*** Dataset excerpts Section Begins ***

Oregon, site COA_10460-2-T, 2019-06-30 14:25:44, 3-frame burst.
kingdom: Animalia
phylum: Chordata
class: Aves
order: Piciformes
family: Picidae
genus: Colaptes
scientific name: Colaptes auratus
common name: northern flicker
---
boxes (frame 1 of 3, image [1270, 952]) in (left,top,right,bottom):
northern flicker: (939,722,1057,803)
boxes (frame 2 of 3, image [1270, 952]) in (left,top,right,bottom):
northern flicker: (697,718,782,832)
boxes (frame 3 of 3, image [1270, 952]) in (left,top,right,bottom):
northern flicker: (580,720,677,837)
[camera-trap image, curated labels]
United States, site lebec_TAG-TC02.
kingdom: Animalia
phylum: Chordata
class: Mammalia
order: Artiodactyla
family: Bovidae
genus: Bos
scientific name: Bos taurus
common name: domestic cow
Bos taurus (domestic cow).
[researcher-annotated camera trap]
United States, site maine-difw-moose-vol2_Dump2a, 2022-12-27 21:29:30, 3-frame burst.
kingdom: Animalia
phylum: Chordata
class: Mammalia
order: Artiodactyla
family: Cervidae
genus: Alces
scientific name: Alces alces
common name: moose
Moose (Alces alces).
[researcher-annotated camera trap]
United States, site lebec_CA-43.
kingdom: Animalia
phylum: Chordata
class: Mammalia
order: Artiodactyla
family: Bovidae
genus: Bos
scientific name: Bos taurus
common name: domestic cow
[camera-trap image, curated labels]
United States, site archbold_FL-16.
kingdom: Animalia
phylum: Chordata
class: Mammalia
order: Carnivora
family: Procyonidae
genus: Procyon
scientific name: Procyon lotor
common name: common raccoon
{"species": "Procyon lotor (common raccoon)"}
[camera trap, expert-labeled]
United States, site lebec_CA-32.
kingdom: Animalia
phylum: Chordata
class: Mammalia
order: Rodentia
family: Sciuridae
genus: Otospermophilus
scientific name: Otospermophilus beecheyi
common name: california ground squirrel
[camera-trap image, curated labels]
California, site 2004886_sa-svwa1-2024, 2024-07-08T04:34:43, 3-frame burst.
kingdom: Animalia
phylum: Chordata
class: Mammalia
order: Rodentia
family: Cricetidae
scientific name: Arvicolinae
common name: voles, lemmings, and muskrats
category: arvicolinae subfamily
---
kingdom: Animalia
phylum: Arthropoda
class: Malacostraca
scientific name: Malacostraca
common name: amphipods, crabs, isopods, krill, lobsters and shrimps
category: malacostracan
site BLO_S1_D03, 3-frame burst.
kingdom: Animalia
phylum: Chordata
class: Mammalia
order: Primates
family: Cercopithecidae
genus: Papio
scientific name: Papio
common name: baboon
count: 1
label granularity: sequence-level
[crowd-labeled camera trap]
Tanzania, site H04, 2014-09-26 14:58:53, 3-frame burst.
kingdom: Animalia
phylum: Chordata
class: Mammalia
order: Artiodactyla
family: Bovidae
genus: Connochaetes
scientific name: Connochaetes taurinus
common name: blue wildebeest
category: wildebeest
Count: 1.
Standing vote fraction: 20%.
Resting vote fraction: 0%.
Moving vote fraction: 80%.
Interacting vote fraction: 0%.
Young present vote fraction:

*** Dataset excerpts Section Ends ***

Extract each line from the listing above, please, and repeat it exactly.

Oregon, site COA_10460-2-T, 2019-06-30 14:25:44, 3-frame burst.
kingdom: Animalia
phylum: Chordata
class: Aves
order: Piciformes
family: Picidae
genus: Colaptes
scientific name: Colaptes auratus
common name: northern flicker
---
boxes (frame 1 of 3, image [1270, 952]) in (left,top,right,bottom):
northern flicker: (939,722,1057,803)
boxes (frame 2 of 3, image [1270, 952]) in (left,top,right,bottom):
northern flicker: (697,718,782,832)
boxes (frame 3 of 3, image [1270, 952]) in (left,top,right,bottom):
northern flicker: (580,720,677,837)
[camera-trap image, curated labels]
United States, site lebec_TAG-TC02.
kingdom: Animalia
phylum: Chordata
class: Mammalia
order: Artiodactyla
family: Bovidae
genus: Bos
scientific name: Bos taurus
common name: domestic cow
Bos taurus (domestic cow).
[researcher-annotated camera trap]
United States, site maine-difw-moose-vol2_Dump2a, 2022-12-27 21:29:30, 3-frame burst.
kingdom: Animalia
phylum: Chordata
class: Mammalia
order: Artiodactyla
family: Cervidae
genus: Alces
scientific name: Alces alces
common name: moose
Moose (Alces alces).
[researcher-annotated camera trap]
United States, site lebec_CA-43.
kingdom: Animalia
phylum: Chordata
class: Mammalia
order: Artiodactyla
family: Bovidae
genus: Bos
scientific name: Bos taurus
common name: domestic cow
[camera-trap image, curated labels]
United States, site archbold_FL-16.
kingdom: Animalia
phylum: Chordata
class: Mammalia
order: Carnivora
family: Procyonidae
genus: Procyon
scientific name: Procyon lotor
common name: common raccoon
{"species": "Procyon lotor (common raccoon)"}
[camera trap, expert-labeled]
United States, site lebec_CA-32.
kingdom: Animalia
phylum: Chordata
class: Mammalia
order: Rodentia
family: Sciuridae
genus: Otospermophilus
scientific name: Otospermophilus beecheyi
common name: california ground squirrel
[camera-trap image, curated labels]
California, site 2004886_sa-svwa1-2024, 2024-07-08T04:34:43, 3-frame burst.
kingdom: Animalia
phylum: Chordata
class: Mammalia
order: Rodentia
family: Cricetidae
scientific name: Arvicolinae
common name: voles, lemmings, and muskrats
category: arvicolinae subfamily
---
kingdom: Animalia
phylum: Arthropoda
class: Malacostraca
scientific name: Malacostraca
common name: amphipods, crabs, isopods, krill, lobsters and shrimps
category: malacostracan
site BLO_S1_D03, 3-frame burst.
kingdom: Animalia
phylum: Chordata
class: Mammalia
order: Primates
family: Cercopithecidae
genus: Papio
scientific name: Papio
common name: baboon
count: 1
label granularity: sequence-level
[crowd-labeled camera trap]
Tanzania, site H04, 2014-09-26 14:58:53, 3-frame burst.
kingdom: Animalia
phylum: Chordata
class: Mammalia
order: Artiodactyla
family: Bovidae
genus: Connochaetes
scientific name: Connochaetes taurinus
common name: blue wildebeest
category: wildebeest
Count: 1.
Standing vote fraction: 20%.
Resting vote fraction: 0%.
Moving vote fraction: 80%.
Interacting vote fraction: 0%.
Young present vote fraction:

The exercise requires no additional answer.